Migrated from eDJGroupInc.com. Author: Barry Murphy. Published: 2010-05-12 04:30:48Format, images and links may no longer function correctly. Conducting defensible eDiscovery collections can be challenging, but will pay off in both the near- and long-terms. What any organization does depends upon their specific maturity level and requirements. In general, though, organizations that want to take control of eDiscovery collection should:
- Take an infrastructure approach. Think of eDiscovery collection tools as part of the plumbing of the organization. While it’s not necessary to deploy some kind of uber-repository to house all information, it is necessary to be able to connect to all sources of information – that’s what a collection program should ensure. Ideally, the right collection tool will provide a single interface to search across all information sources, connectors to the most important information sources (and the ability to easily connect to more as needed), and the scalability to parse through a large volume of information. An infrastructure point-of-view, however, does not initially mean spending huge dollars. Each organization needs to decide how many information sources are in-scope for collection – laying down the plumbing for collection does not mean deploying pipes to each information source on day one.
- Give IT final decision-making authority. Anytime an organizations needs to put infrastructure in place, IT should be making the final decisions and have budget authority. This does not mean that the legal department is not an important influencer in the decision-making process; rather, legal should be acting as the business user of any kind of collection, legal hold, and/or ECA tool, defining requirements like user interface needs, search and analytics capabilities, and review formats that need to be supported. Ultimately, though, IT should be pulling the trigger on the purchase of tools. Figure 4 below depicts the features and functions that Legal and IT should care most about, respectively.

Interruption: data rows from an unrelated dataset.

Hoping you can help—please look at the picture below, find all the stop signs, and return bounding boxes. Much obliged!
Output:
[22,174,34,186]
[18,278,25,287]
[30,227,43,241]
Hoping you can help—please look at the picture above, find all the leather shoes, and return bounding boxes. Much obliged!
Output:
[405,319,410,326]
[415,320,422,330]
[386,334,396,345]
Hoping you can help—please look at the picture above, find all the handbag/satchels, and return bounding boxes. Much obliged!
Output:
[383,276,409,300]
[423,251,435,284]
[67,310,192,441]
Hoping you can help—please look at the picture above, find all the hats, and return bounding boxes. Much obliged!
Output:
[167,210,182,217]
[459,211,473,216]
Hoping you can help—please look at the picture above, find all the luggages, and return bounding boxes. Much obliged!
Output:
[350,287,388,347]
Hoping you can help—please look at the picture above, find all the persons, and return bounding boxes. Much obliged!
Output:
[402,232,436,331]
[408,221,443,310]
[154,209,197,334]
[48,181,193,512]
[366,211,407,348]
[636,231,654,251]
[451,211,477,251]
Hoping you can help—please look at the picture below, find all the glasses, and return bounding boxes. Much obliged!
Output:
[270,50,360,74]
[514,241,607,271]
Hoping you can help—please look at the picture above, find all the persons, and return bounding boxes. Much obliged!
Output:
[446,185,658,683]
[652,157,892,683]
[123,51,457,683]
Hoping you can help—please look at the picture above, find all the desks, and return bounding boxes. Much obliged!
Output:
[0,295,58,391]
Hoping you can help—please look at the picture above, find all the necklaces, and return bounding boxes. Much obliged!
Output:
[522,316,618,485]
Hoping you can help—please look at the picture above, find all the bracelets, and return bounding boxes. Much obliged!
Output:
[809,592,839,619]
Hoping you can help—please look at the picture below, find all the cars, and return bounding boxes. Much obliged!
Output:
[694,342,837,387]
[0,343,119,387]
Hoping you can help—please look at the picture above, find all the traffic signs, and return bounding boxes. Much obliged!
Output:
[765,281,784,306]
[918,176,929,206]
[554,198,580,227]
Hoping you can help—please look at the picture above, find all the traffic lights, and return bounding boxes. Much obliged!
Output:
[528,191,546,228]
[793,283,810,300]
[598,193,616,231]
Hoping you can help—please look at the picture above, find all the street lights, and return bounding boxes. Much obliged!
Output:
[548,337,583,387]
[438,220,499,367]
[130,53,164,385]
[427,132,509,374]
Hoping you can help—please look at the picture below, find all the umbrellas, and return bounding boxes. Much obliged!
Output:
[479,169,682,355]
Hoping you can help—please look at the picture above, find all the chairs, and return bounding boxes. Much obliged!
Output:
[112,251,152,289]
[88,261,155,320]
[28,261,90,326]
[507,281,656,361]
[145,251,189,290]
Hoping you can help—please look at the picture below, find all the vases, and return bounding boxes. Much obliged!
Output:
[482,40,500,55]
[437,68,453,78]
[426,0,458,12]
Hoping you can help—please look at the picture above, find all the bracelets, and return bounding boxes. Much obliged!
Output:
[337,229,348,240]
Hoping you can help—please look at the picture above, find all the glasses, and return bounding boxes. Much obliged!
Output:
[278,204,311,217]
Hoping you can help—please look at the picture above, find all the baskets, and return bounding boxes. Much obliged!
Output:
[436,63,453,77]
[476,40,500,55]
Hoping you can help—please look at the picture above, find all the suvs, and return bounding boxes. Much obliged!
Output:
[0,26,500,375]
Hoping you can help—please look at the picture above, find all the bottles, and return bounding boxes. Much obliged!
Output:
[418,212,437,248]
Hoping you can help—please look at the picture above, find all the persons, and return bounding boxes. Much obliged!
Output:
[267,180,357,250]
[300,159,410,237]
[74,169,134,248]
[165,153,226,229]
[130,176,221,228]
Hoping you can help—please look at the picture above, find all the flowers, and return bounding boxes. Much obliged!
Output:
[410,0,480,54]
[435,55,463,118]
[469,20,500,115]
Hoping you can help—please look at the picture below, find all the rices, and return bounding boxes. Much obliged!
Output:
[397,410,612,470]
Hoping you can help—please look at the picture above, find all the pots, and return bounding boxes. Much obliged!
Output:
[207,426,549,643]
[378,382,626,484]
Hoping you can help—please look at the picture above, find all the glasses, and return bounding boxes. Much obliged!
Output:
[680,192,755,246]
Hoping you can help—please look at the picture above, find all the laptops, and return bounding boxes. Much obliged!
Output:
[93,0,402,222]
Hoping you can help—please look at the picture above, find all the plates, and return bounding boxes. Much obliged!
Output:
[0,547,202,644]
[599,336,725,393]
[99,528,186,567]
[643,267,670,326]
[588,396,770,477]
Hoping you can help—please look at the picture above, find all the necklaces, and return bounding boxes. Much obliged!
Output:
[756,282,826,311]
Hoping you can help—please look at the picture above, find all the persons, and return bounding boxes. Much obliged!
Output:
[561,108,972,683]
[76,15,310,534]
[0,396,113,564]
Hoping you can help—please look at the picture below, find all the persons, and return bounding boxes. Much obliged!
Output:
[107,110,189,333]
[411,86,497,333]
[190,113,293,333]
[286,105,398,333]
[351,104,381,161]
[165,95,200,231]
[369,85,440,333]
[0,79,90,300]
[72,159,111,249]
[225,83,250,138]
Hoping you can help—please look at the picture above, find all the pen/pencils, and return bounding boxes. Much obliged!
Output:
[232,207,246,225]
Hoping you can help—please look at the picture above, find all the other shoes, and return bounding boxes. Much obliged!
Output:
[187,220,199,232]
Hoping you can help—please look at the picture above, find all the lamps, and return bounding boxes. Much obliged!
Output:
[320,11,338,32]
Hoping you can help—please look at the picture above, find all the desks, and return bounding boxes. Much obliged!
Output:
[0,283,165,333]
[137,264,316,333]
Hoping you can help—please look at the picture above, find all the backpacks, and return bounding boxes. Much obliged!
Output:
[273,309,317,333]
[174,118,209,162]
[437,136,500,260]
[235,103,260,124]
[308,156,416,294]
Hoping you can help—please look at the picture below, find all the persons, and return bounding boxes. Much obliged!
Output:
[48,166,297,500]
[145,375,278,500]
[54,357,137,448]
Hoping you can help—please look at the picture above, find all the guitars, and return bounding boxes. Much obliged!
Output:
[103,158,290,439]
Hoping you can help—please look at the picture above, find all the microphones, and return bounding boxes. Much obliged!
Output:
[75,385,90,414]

Figure 4 – Evolution of Buying Criteria for eDiscovery Tools
- Make reporting and auditing a priority. Remember, defensibility is the name of the game in collection. Without good reporting and auditing capabilities, an organization will have a hard time proving how a collection was executing and showing how the chain of custody was maintained. Given the potential for sanctions due to spoliation, reporting and auditing should be one of the priority requirements of any collection purchase. The last thing anyone wants is to be called to the stand in court to defend a collection without any audit trail to help them recall how the collection went down.
- Use disk imaging on an as-needed basis. While full disk imaging may be overkill in a lot of civil litigation, it can be necessary in some cases. When custodians are non-cooperative, it can make sense to take a full disk image of their machines to ensure that all information is captured – the superfluous information can be filtered out downstream. Also, for any organization that is not confident it can capture all the necessary information via other means, disk imaging may be the only reasonable and good faith effort for collection.
- Do not be afraid to bring in expert consulting help when necessary. It’s possible to have properly trained and experienced experts working internally at an organization, but the reality is that many work for forensic consulting companies or as independent consultants. It often makes more economic sense for them to do so. Why rely on experienced experts? First, they understand that there is so much more to think about than the traditional information sources in collection – external USB devices, webmail accounts, social networking sites, cameras, phone, other periphery devices, etc. Not only do they understand this, but they have proven methodologies for documenting these sources and collecting from them. Second, they are experienced working with litigators on a daily basis and can give expert testimony and expert reports, which can properly document and ensure the admissibility of electronic evidence and help defend against spoliation claims (and happens to be activity that most organizations don’t want to leave to internal resources). And finally, they are knowledgeable about both legal rules and precedents as well as computer science and collection methodologies.